8. Video Games: The Movie
Curious about the gaming industry at large? Check out this documentary, which was crowdfunded in 2012 and 2013 and released in 2014. Admittedly reviews are mixed; however, as IGN put it, “Despite some organizational issues, Video Games: The Movie is an informative and entertaining look at the birth of the medium we know and love. It can bog itself down with information, but the interviews, classic footage, and smart coverage of relevant topics can appeal to any gamer, young or old.”

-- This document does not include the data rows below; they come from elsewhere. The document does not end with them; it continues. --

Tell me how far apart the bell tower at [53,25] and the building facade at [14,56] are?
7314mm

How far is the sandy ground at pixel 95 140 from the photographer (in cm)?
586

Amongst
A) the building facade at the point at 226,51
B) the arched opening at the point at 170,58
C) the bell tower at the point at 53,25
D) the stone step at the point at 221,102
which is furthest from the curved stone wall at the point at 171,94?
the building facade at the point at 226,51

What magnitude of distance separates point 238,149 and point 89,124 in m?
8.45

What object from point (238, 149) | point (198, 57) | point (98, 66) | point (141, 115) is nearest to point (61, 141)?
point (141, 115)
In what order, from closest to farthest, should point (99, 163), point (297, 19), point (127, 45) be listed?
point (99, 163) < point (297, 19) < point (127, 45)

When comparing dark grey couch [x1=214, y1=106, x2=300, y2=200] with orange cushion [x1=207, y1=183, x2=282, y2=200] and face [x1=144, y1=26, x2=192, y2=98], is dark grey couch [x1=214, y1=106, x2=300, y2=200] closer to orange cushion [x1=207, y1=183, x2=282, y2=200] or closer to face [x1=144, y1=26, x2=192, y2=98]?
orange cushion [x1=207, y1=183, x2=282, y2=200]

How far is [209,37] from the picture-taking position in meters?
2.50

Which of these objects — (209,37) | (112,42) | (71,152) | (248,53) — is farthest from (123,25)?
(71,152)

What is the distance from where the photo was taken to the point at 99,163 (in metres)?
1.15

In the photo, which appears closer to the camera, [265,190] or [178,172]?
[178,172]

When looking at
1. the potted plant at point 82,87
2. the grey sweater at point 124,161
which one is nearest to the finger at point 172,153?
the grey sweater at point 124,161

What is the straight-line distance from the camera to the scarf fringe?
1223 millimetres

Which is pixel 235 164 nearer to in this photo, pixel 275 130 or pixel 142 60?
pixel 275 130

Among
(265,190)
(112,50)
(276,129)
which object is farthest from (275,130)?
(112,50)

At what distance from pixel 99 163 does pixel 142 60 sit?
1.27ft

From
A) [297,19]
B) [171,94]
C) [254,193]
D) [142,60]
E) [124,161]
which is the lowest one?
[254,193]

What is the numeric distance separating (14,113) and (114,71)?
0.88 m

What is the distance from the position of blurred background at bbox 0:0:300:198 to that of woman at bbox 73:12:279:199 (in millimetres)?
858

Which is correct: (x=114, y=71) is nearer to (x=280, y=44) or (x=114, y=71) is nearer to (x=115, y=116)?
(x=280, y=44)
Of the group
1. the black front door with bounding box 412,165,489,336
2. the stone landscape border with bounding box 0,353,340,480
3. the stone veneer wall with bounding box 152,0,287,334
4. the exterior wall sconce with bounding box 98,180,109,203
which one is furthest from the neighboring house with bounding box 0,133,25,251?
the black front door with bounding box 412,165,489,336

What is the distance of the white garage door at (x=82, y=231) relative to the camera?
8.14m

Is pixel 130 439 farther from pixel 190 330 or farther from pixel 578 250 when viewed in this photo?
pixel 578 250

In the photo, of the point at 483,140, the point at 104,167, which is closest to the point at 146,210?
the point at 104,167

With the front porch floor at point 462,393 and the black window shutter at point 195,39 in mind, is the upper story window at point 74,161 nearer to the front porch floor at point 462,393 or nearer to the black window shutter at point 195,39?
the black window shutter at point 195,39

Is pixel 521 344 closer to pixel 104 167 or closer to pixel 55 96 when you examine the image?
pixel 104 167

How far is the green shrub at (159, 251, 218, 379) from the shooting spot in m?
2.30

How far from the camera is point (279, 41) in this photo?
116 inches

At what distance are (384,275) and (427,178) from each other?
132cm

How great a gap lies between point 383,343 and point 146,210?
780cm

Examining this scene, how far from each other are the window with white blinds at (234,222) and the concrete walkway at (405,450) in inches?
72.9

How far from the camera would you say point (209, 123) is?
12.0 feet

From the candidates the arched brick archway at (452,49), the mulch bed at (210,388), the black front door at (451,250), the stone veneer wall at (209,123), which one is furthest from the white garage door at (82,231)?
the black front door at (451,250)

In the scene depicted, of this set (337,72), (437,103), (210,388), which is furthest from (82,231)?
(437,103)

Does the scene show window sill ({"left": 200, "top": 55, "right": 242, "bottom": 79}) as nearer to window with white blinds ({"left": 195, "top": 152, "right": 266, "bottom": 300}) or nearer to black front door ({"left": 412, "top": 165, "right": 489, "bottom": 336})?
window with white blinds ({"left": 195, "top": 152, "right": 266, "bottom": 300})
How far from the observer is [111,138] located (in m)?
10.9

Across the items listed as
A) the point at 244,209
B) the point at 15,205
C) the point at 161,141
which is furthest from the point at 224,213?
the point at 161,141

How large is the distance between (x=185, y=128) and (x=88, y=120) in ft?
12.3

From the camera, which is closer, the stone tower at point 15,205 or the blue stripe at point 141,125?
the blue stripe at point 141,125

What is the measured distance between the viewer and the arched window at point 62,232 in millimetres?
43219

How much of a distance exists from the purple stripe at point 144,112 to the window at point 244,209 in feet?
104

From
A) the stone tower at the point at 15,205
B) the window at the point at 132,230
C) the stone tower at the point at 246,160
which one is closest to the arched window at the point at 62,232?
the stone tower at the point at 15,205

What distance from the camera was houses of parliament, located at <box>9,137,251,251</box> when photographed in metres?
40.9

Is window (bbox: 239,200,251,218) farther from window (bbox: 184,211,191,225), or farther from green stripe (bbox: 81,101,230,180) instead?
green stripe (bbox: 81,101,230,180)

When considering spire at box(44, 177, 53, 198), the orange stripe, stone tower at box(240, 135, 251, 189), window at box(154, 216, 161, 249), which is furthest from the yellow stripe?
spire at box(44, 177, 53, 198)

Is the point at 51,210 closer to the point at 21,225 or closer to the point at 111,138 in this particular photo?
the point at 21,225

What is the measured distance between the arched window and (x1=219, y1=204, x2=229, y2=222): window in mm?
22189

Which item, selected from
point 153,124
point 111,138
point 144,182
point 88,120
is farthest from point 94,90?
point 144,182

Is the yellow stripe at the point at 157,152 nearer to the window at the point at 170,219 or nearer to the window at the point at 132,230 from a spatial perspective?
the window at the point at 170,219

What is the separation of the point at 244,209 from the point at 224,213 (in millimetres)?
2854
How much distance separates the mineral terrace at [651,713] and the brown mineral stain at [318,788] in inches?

Bonus: If you’re less interested in the mainstream industry and more curious about what happens in the independent one, check out Indie Game: The Movie instead.
9. Hunter X Hunter
Hunter X Hunter is actually probably more similar to One Piece than Pokemon, but like a few of the other movies and TV shows I’ve included on this list, the treasure hunting aspect of it still feels sort of Pokemon-like to me. Both hunting for treasure and hunting for Pokemon are adventuring activities that take their protagonists on incredible journeys, whether it’s to become the very best or track down unusual things. And besides, Hunters in Hunter X Hunter don’t just hunt treasure; they can also go after, say, rare or unidentified animal species, so… you do the math.
10. The Institute
OK, I’m cheating a little bit here — The Institute doesn’t actually appear to be on Netflix right now (the title page exists, but the film itself isn’t watchable on it). It was on Netflix a little while ago, though, and it’s available to stream via Amazon Prime, so consider this one a bonus.
The Institute is a documentary about the alternate reality game centered around the fictional Jejune Institute. While “Pokemon Go” is an augmented reality game, not an alternate reality one, there are similarities between the phenomena; they both involve going out into the real world in order to experience a fictional one (which, honestly, is why both types of games appeal to me so much). The Institute is a fascinating look not only at how alternate reality games work, but also of the kinds of people that might be drawn to them. Definitely worth a watch if you’re not too busy hunting down Zubats.